§ DATA EXCERPT
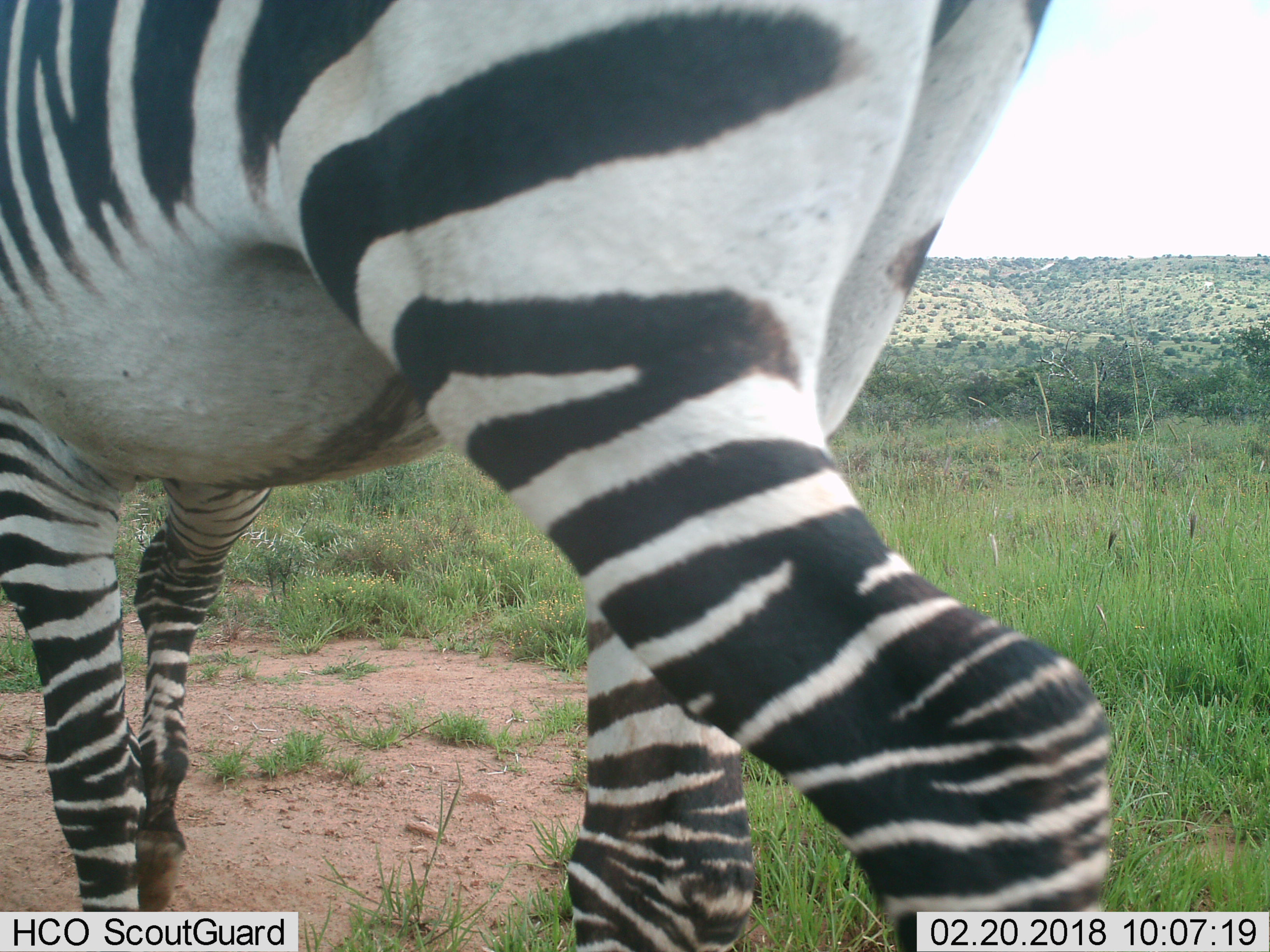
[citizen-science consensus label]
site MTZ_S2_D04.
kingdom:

§ WHAT TO WORK ON
Would you repeat the listing word for word and skip every picture?

§ YOUR RESPONSE
[citizen-science consensus label]
site MTZ_S2_D04.
kingdom:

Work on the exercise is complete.